Rahmetli Özal da Başbakan Erdoğan da hayâl ettikleri ve hedef aldıkları 'Büyük Türkiye' gerçeğine inanırken, bu aziz milletin tarihine, kültür ve medeniyetine olduğu kadar, beşerî unsuruna yani insanına güveniyorlardı. '21. asır İslâm ve Türk asrı olacaktır' sloganının temelinde bu güven bulunuyordu.
1950'de demokratik sisteme geçtikten ve ekonomik gelişme hızlandıktan sonra, 'şehirleşme' ve 'modernleşme' Türk toplum yapısına damgasını vurdu. 1950'den önce nüfusun çok büyük çoğunluğu köylerde yaşarken, TÜİK'in son tespitlerine göre hâlen nüfusun yüzde 77.3'ü, yani dörtte üçünden fazlası şehirlerde yaşıyor. Bu gerçek, aynı zamanda nüfus artış hızının azaldığının da bir göstergesidir. Zira, çekirdek aile tipinin yaygın olduğu ve ferdin özel hayatının ön plâna çıktığı şehirlerde, sosyal bir gerçek olarak nüfus artış hızı azalıyor.

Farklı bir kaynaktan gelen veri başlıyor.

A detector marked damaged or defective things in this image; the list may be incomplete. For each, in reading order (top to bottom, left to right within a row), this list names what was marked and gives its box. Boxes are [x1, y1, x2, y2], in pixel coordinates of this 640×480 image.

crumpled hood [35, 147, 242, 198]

Nitekim, Türkiye'de bir zamanlar yüzde 3'lerin (binde 30'ların) üzerindeki nüfus artış hızı, 2011'de binde 13.5'ten, 2012'de binde 12'ye geriledi. Güneydoğu ve Doğu'daki nüfus artış hızının binde 20'nin üzerinde olduğu düşünülecek olursa, diğer bölgeler ortalamasının binde 10'un altına düştüğü ve binde 8 civarına indiği söylenebilir.
***
Şehirleşmenin ve modernleşmenin tabiî neticesini kabul etmekle beraber, bu istenmeyen noktaya gelişimizde, Türkiye'nin içinden ve dışından mâruz kalınan aleyhteki siyasetin ve yanlış uygulamaların bulunduğu, inkâr edilmez bir hakikattir. Başbakan Erdoğan bunu 'kısırlaştırma' olarak ifade ediyor ve çok haklı bir teşhiste bulunuyor.

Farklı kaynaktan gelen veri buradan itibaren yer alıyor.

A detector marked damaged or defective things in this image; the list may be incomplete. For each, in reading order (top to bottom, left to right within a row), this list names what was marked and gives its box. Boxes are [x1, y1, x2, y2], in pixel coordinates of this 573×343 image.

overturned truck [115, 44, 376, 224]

27 Mayıs'tan sonra 1961'de marksist ve merkezî bir plân anlayışına göre kurulan Devlet Planlama Teşkilâtı (DPT), 1961-1980 arasındaki dönemde 'nüfus plânlaması' adı altında, resmen kısırlaştırma politikası uygulamış ve nüfusu azaltmaya çalışmıştır. Diğer taraftan, başta Dünya Bankası olmak üzere Batılı uluslararası kuruluşlar, Türkiye'yi Çin, Hindistan ve Afrika ülkeleri ile bir tutmuşlar ve uyguladıkları bütün projelerde Türkiye nüfusunu azaltmaya çalışmışlardır.
***
Başbakan Erdoğan, Türkiye'deki nüfus azalması problemini yıllar öncesinden görmüş ve çeşitli şekillerde bunu önlemeye çalışmıştır. Ailenin, ana ve çocuğun sağlığı, bebek ölümlerinin azaltılması, sezaryenin zorunlu olmadıkça yapılmaması gibi tedbirler, hiç şüphesiz çok önemlidir. Lâkin nüfus artış hızını artırmak için, Kanada, Almanya, Rusya gibi ülkelerde olduğu gibi ciddî teşvik tedbirlerinin, daha fazla vakit geçirilmeden alınması lâzımdır. Şöyle ki:
1. Prensip olarak, 3., 4. ve 5. çocuğa teşvikler uygulanmalı; 5'inci çocuktan sonrası için teşvikler durdurulmalıdır.
2. İkinci çocuktan sonra 3., 4. ve 5. çocukların aileye maliyetleri muayyen standartlar geliştirilerek hesaplanmalı ve ek çocuk (3., 4., 5.) başına aileye aylık ödeme yapılmalıdır. Bu ödemenin, nüfus artış hızını teşvik edebilecek miktarda olması gerekir.
3. Ek çocukların bütün eğitim ve sağlık giderleri devletçe karşılanmalıdır.
4. Ek çocuklar için istihdam önceliği sistemi getirilmelidir.
5. Sosyal güvenlik kapsamındaki ailelere vergi indirimi uygulanmalıdır.
6. Evliliği teşvik edici, boşanmayı önleyici, kürtajı ve sezaryeni zorlaştırıcı tedbirler geliştirilmelidir.
7. Aile birliğinin ve bütünlüğünün devam etmesi için eğitici programlar uygulanmalıdır.
Kısaca, nüfus artış hızının binde 10'un (yüzde 1'in) altına inmemesi için her türlü tedbir alınmalıdır.